- [Problem to solve] Repeat, exactly and with no pictures, the lines that run from the beginning of the entries through the line containing "Miss Canadian University Queen on throne".

Content starts

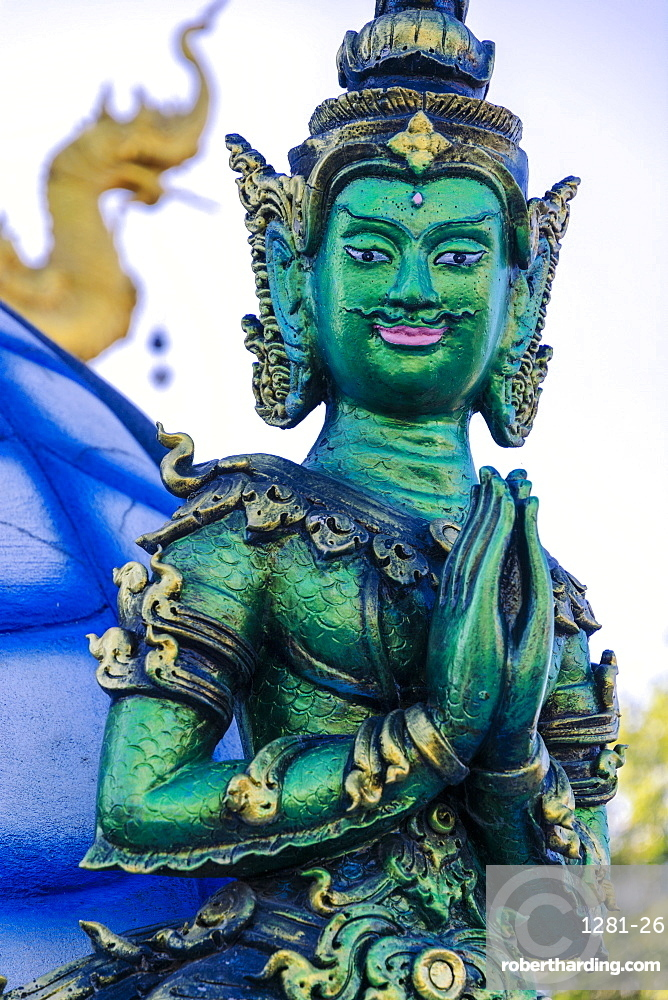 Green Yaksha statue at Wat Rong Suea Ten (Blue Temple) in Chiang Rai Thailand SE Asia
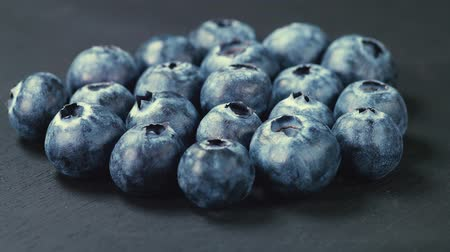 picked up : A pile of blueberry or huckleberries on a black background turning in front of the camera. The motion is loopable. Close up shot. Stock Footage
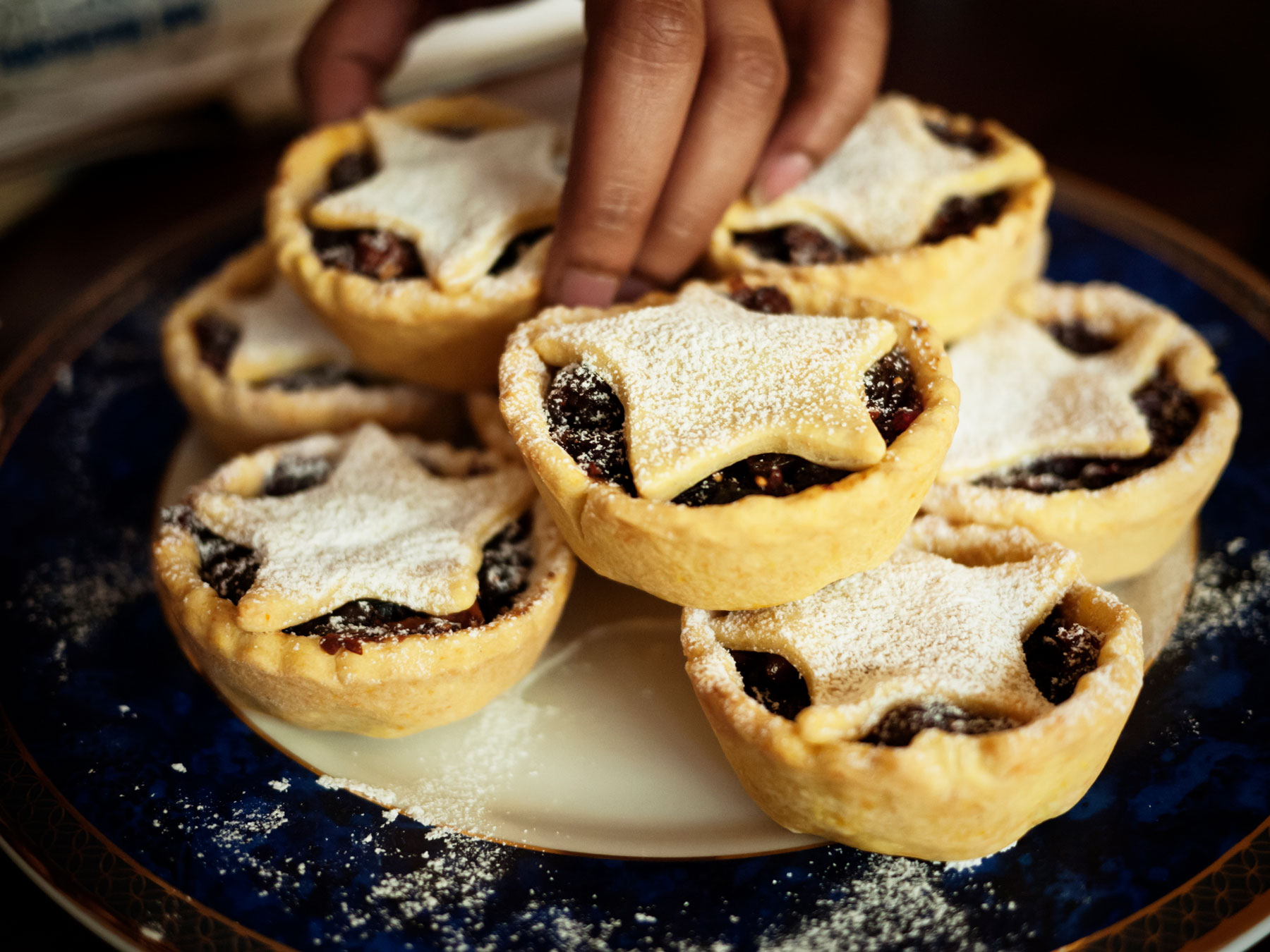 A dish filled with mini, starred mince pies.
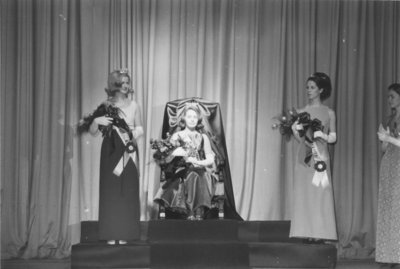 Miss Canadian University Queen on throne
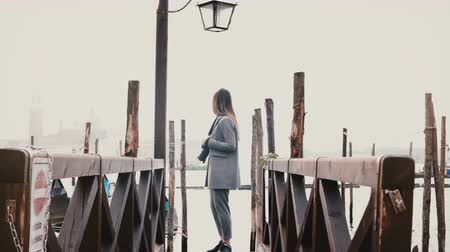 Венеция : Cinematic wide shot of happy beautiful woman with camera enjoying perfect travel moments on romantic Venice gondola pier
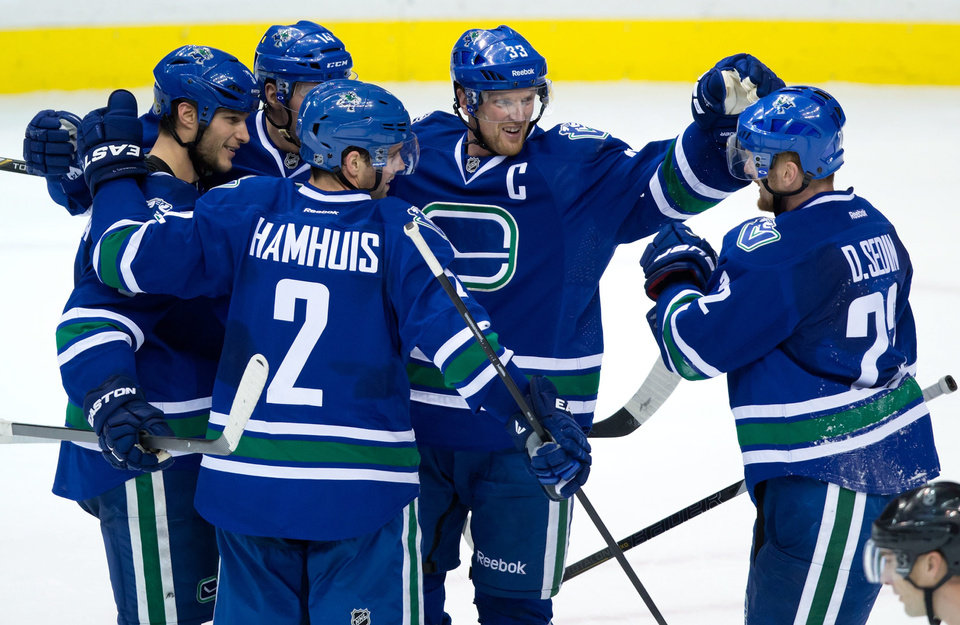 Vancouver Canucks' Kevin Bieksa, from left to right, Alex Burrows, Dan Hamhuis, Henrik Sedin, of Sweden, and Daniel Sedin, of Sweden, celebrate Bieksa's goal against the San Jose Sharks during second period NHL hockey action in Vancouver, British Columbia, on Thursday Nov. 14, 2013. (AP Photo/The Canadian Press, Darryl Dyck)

Content ends

- [Your solution]
 Green Yaksha statue at Wat Rong Suea Ten (Blue Temple) in Chiang Rai Thailand SE Asia
 picked up : A pile of blueberry or huckleberries on a black background turning in front of the camera. The motion is loopable. Close up shot. Stock Footage
 A dish filled with mini, starred mince pies.
 Miss Canadian University Queen on throne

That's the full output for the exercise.